Spatial data with pictures
*****

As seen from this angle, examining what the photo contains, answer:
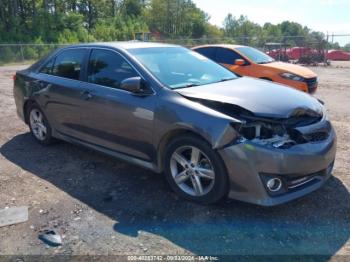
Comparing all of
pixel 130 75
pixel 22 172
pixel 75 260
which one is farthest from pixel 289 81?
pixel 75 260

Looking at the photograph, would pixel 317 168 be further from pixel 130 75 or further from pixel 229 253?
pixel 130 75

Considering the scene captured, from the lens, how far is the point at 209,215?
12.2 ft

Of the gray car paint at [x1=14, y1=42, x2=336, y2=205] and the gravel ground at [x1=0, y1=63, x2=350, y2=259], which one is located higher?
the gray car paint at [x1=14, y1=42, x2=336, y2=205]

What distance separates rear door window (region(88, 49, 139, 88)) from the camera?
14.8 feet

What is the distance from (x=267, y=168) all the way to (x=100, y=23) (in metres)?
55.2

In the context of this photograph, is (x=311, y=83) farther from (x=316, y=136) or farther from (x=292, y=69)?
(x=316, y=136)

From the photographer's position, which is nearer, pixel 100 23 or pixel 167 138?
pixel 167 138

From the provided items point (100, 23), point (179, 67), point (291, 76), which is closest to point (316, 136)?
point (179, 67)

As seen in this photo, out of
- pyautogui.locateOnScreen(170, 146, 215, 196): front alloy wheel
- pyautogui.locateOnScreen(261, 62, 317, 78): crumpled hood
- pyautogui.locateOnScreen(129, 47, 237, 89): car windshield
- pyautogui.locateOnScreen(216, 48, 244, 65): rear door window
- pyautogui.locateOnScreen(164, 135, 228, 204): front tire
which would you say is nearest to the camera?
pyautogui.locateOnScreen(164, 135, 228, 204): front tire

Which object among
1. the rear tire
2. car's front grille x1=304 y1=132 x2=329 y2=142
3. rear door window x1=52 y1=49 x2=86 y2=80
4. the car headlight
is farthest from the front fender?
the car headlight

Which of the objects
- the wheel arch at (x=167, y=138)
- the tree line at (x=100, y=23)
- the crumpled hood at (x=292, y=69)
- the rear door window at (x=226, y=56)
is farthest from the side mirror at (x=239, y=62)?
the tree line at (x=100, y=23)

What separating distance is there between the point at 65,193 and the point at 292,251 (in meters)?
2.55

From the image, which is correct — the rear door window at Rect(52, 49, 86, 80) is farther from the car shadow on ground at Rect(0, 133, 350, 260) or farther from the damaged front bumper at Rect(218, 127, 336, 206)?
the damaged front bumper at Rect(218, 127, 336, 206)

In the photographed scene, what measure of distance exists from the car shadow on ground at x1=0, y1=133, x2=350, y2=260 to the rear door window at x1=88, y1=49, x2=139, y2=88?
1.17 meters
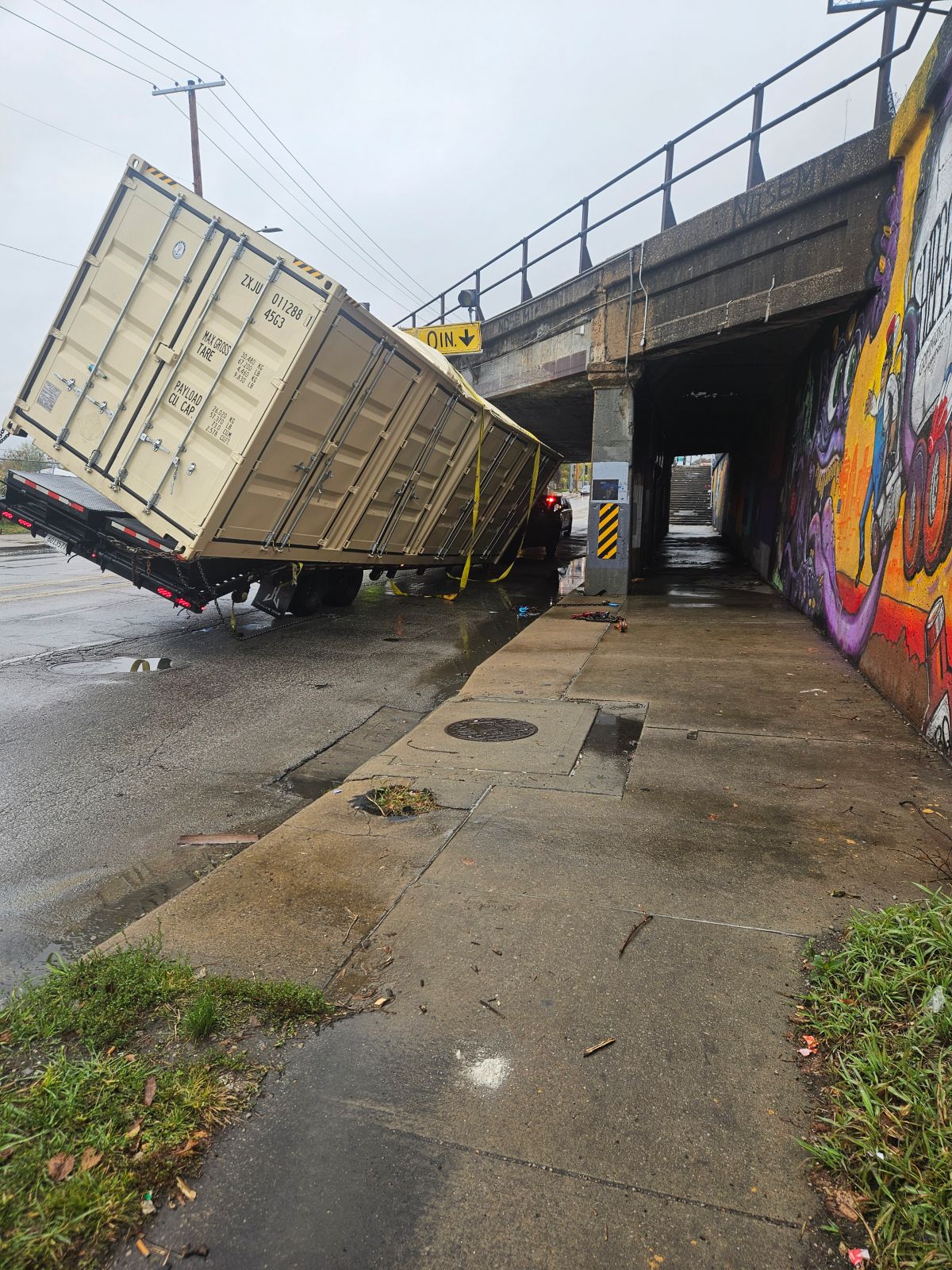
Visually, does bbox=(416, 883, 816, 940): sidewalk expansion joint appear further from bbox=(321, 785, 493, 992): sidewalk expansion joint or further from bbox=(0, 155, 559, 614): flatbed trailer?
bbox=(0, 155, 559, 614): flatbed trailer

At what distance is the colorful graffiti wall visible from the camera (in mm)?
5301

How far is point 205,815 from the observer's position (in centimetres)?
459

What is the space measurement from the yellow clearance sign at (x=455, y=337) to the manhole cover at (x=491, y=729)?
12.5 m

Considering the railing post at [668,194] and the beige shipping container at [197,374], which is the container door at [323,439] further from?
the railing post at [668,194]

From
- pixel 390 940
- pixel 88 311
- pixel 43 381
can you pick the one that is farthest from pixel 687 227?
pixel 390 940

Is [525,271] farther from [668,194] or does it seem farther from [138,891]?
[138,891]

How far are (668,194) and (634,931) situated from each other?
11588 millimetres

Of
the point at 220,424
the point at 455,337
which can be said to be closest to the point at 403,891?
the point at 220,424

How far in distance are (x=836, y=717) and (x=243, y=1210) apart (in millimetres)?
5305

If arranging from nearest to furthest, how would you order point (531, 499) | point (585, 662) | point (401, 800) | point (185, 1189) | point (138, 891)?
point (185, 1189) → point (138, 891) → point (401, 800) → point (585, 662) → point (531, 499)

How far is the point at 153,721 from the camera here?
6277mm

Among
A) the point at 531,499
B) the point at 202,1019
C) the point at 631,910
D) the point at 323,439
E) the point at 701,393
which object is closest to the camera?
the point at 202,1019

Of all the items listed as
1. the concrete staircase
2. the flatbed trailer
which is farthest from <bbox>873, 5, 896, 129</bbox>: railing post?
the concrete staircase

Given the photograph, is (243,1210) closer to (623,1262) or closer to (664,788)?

*****

**TASK TO COMPLETE:** Extract every line of the data above verbatim, leaving the pictures out of your answer.

**CORRECT OUTPUT:**
As seen from this angle, examining what the photo contains, answer:
Comparing all of
pixel 130 75
pixel 22 172
pixel 75 260
which one is farthest from pixel 289 81?
pixel 75 260

Looking at the photograph, would pixel 317 168 be further from pixel 130 75 or further from pixel 229 253?
pixel 130 75

Considering the scene captured, from the lens, how far is the point at 209,215?
12.2 ft

Of the gray car paint at [x1=14, y1=42, x2=336, y2=205] and the gravel ground at [x1=0, y1=63, x2=350, y2=259], which one is located higher?
the gray car paint at [x1=14, y1=42, x2=336, y2=205]

What distance separates rear door window (region(88, 49, 139, 88)) from the camera?
14.8 feet

What is the distance from (x=267, y=168) all the way to (x=100, y=23) (in metres)?
55.2

In the context of this photograph, is (x=311, y=83) farther from (x=316, y=136) or farther from (x=292, y=69)?
(x=316, y=136)

From the photographer's position, which is nearer, pixel 100 23 or pixel 167 138?
pixel 167 138

From the provided items point (100, 23), point (179, 67), point (291, 76), which is closest to point (316, 136)?
point (179, 67)

As seen in this photo, out of
- pyautogui.locateOnScreen(170, 146, 215, 196): front alloy wheel
- pyautogui.locateOnScreen(261, 62, 317, 78): crumpled hood
- pyautogui.locateOnScreen(129, 47, 237, 89): car windshield
- pyautogui.locateOnScreen(216, 48, 244, 65): rear door window
- pyautogui.locateOnScreen(164, 135, 228, 204): front tire
which would you say is nearest to the camera?
pyautogui.locateOnScreen(164, 135, 228, 204): front tire

Which object among
1. the rear tire
2. car's front grille x1=304 y1=132 x2=329 y2=142
3. rear door window x1=52 y1=49 x2=86 y2=80
4. the car headlight
is farthest from the front fender?
the car headlight

Which of the objects
- the wheel arch at (x=167, y=138)
- the tree line at (x=100, y=23)
- the crumpled hood at (x=292, y=69)
- the rear door window at (x=226, y=56)
is farthest from the side mirror at (x=239, y=62)?
the tree line at (x=100, y=23)

What separating distance is there between the point at 65,193 and the point at 292,251 (in meters)?
2.55

From the image, which is correct — the rear door window at Rect(52, 49, 86, 80) is farther from the car shadow on ground at Rect(0, 133, 350, 260) or farther from the damaged front bumper at Rect(218, 127, 336, 206)?
the damaged front bumper at Rect(218, 127, 336, 206)

In the photographed scene, what measure of distance exists from the car shadow on ground at x1=0, y1=133, x2=350, y2=260 to the rear door window at x1=88, y1=49, x2=139, y2=88?
1.17 meters
Visually, does bbox=(416, 883, 816, 940): sidewalk expansion joint appear further from bbox=(321, 785, 493, 992): sidewalk expansion joint or further from bbox=(0, 155, 559, 614): flatbed trailer?
bbox=(0, 155, 559, 614): flatbed trailer

At what distance is the colorful graffiti wall visible from the camera (in mm)?
5301

How far is point 205,815 from the observer's position (in centimetres)?
459

What is the space measurement from the yellow clearance sign at (x=455, y=337) to the manhole cover at (x=491, y=729)?
12.5 m

Considering the railing post at [668,194] and the beige shipping container at [197,374], which is the container door at [323,439] further from?
the railing post at [668,194]

From
- pixel 390 940
- pixel 88 311
- pixel 43 381
can you pick the one that is farthest from pixel 687 227?
pixel 390 940

Is [525,271] farther from [668,194] or does it seem farther from [138,891]?
[138,891]

How far are (668,194) and (634,931) situated from each other?
11588 millimetres

Of
the point at 220,424
the point at 455,337
which can be said to be closest to the point at 403,891?
the point at 220,424

How far in distance are (x=836, y=717) and (x=243, y=1210) apart (in millimetres)?
5305

If arranging from nearest to furthest, how would you order point (531, 499) | point (585, 662) | point (401, 800) | point (185, 1189) | point (138, 891)?
point (185, 1189) → point (138, 891) → point (401, 800) → point (585, 662) → point (531, 499)

How far is the point at 153,721 from the camera here?
6277mm

Among
A) the point at 531,499
B) the point at 202,1019
C) the point at 631,910
D) the point at 323,439
E) the point at 701,393
which object is closest to the camera?
the point at 202,1019

Of all the items listed as
1. the concrete staircase
2. the flatbed trailer
which is farthest from <bbox>873, 5, 896, 129</bbox>: railing post?
the concrete staircase

Given the photograph, is (243,1210) closer to (623,1262) or closer to (664,788)?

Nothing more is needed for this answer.